Top ten tips for caring for nervous patients
Andrew Davies gives his top 10 tips for caring for nervous patients, and how to establish trust and develop into the ‘ideal dentist’.
Patients will always be nervous or anxious in some shape or form, even if they don’t always relay this to us.
A fear of the dentist comes in a wide range of emotions and complexities – from the fear of feeling pain or a loss of control, to embarrassment or even sometimes just a general fear of the surgery environment.
Anxious and nervous patients do take up a lot of time, however this an investment in the practice for the future. Once the fear is overcome, these patients turn into your normal cooperative patient and go on to spread the word of how wonderful you are.
Most nervous patients have never been regular attenders and sometimes require more work completed than your regular patient list.
The main aim is to establish trust. Trust then develops into the ‘ideal dentist’ and the result is a loyal returning patient.
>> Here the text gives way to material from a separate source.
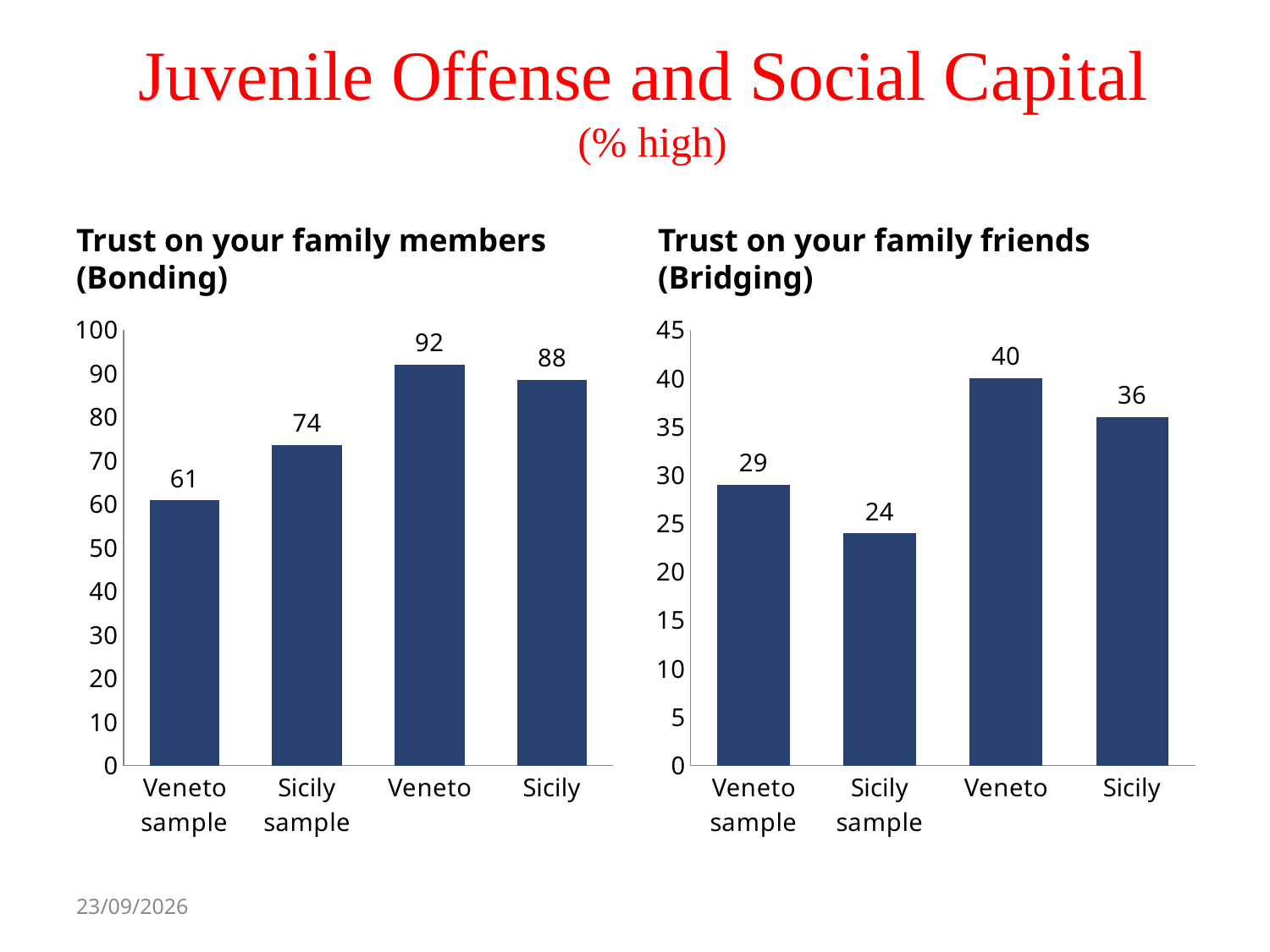
In the 'Trust on your family friends (Bridging)' chart, which is larger, the value for Veneto sample or the value for Sicily sample? Veneto sample In the 'Trust on your family members (Bonding)' chart, which category has the highest value? Veneto In the 'Trust on your family members (Bonding)' chart, which category has the lowest value? Veneto sample In the 'Trust on your family members (Bonding)' chart, what is the value for Sicily sample? 74 In the 'Trust on your family friends (Bridging)' chart, which category has the lowest value? Sicily sample How many bars are in the 'Trust on your family members (Bonding)' chart? 4 In the 'Trust on your family friends (Bridging)' chart, what is the difference between the Veneto sample value and the Sicily sample value? 5 In the 'Trust on your family friends (Bridging)' chart, what is the value for Veneto? 40 What type of chart is the 'Trust on your family friends (Bridging)' chart? Bar chart In the 'Trust on your family members (Bonding)' chart, what is the value for Veneto sample? 61 In the 'Trust on your family friends (Bridging)' chart, what is the value for Sicily sample? 24 In the 'Trust on your family members (Bonding)' chart, what is the difference between the Veneto value and the Sicily value? 4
We must educate patients that pain-free, minimally invasive dentistry is now the norm.
Make the first appointment non-clinical
We speak to patients in our consultation room to try to pinpoint what exactly they are nervous about. Isolating the actual cause of this feeling will enable a solution to the problem.
I usually ask: ‘What bothers you’ or ‘What would your dream appointment be like?’
Scheduling of the appointment
Offer an appointment for when it would suit the patient best with no ‘rushing to attend’. This creates less stress and more comfort.
Typically, the best times are either first thing in the morning so there is no thinking about it all day. Or in the afternoon to allow time to get into their normal frame of mind.
Always advise the patient to eat before attending.
Distraction is your best friend! We offer noise cancelling headphones to all our patients and reassure them that it isn’t being rude. Stress balls and fidget spinners are excellent for all ages.
Ask the patient to say in their head what they can see and smell. Combine these with bringing a friend and the magic happens.
Offer sedation if possible
Patients can feel that treatment is more readily achieved if they are sedated. Discuss it and, if possible, offer it.
Just discussing it relaxes patients and makes them feel you care.
Topical, topical, topical!
Numbing gels prevent the pain from anaesthetic. This in turn stops the feeling of any pain from your treatment.
Always keep tissues taut, slow advancement of the needle with slow delivery of the aesthetic. Over inform all details of what the patient will feel once it is effective and working – the feeling of being numb can be a huge surprise if not correctly explained beforehand.
Tell, show, do
Playing with a dental imitation toy and using euphemisms instead of demonstrating on a model or observing one provides a better explanatory concept of the dental procedure. This leads to greater understanding of a procedure (but only if the patients would like to be shown).
Use simple language with the team and keep instruments out of the patient’s sight
We use four-handed dentistry and all instruments are on the nurse’s side in drawers. We never use ‘instrument words’ and instead have head gestures.
After a discussion, my team now understands what the gestures mean and we are on the same wavelength.
I always say to the patient about pain/discomfort that will be felt after procedures. You would be surprised at the number of patients that return saying ‘there was no pain after at all’. This makes you a hero and their trust is instantly put more into you.
Go buy a reward after treatment
It doesn’t just have to be children who get something special after the dentist. Something as simple as suggesting a post-dentist visit to a spa, a gift or a wonderful experience.
By associating these treats, your patient may start to think about visiting the dentist even more positively and less of a chore.
Choose a stop signal
Your patient feeling comfortable and in control is the ultimate game-changer. Agree on a stop signal together before starting any treatment.
We have a small button on the arm of the dental chair that rings when pressed – it is just a portable, wireless doorbell, but it works very well.